Preocupado com o sotaque na telinha, Claude recorreu a aulas de fonoaudiologia. Mas pouco adiantou: um bate-papo com ele inclui ouvir termos como restorrantche e outros que passam despercebidos entre as frases. O chef chegou a ser orientado de que o problema não seria o acento francês – que, na verdade, é seu charme –, mas a dicção. Reparem: ele fala muito rápido. “Temos de levar em consideração que sou cozinheiro e não apresentador de TV. O importante é que as pessoas me entendam, e o sotaque já virou marca.
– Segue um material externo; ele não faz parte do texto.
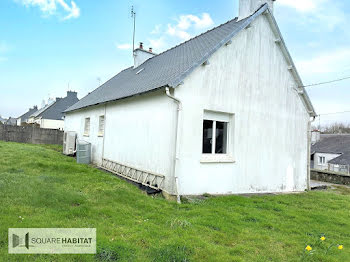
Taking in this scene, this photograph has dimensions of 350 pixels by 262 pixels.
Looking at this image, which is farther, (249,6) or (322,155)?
(322,155)

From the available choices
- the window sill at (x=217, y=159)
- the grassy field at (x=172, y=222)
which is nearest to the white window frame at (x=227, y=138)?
the window sill at (x=217, y=159)

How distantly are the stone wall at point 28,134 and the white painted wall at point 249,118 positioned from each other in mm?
21261

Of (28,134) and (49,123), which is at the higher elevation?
(49,123)

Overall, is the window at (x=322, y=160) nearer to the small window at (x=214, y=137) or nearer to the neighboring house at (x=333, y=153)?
the neighboring house at (x=333, y=153)

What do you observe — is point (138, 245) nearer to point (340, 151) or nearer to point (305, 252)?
point (305, 252)

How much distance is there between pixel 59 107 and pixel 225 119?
3831 cm

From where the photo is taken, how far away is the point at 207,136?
24.5 ft

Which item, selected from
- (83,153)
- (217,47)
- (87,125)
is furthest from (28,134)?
(217,47)

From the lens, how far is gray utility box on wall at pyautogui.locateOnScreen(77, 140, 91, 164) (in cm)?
1232

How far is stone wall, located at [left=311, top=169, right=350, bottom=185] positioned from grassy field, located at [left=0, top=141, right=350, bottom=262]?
802 centimetres

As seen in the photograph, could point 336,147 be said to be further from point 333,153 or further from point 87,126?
point 87,126

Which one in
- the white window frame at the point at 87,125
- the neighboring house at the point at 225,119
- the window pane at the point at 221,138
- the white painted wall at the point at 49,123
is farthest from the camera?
the white painted wall at the point at 49,123

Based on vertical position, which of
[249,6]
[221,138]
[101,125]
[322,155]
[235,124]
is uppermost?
[249,6]

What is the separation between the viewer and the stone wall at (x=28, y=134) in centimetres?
2281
Não tenho como retirar”, diz Claude, fazendo graça com a leva de atores portugueses que abrasileiraram a pronúncia. Nada mal para quem aprendeu português na marra há 30 anos.
 
INSPIRAÇÃO
Diferentemente do que se imagina, a inspiração de Claude não vem da cozinha. “Tenho 38 anos de profissão, então é natural saber que o curry vai combinar com maçã ou que um determinado ingrediente vai dar certo.”Para se surpreender com novos aromas e sabores, o chef visita mercados à busca de produtos diferentes; consulta livros; faz pesquisas na internet; promove jantares em novos restaurantes; conversa com profissionais e se deixa aventurar em novas experiências gustativas cada vez que um participante do Que Marravilha! lhe brinda com uma receita, digamos, sui generis. “Vou colando essas coisas novas na minha cabeça sem tocar a frigideira. Às vezes, uma receita não dá certo na primeira vez. Precisa sempre melhorar um pouquinho. Já errei, já fui traído pela percepção. A técnica dá sempre certo, mas o resultado pode evoluir”, ensina.
 
Claude se abre às novas influências em ritual que define como imprescindível para acordar o corpo e o espírito. O despertar, por volta das 8h, é complementado por uma hora de prática esportiva, seja bicicleta, ioga, caminhada ou musculação, seguida de ducha e deslocamento para o escritório ao lado de casa. Permanece no espaço – que é também bufê – até o meio-dia, sempre confabulando alguma receita. Depois, almoça em um dos restaurantes de sua chancela.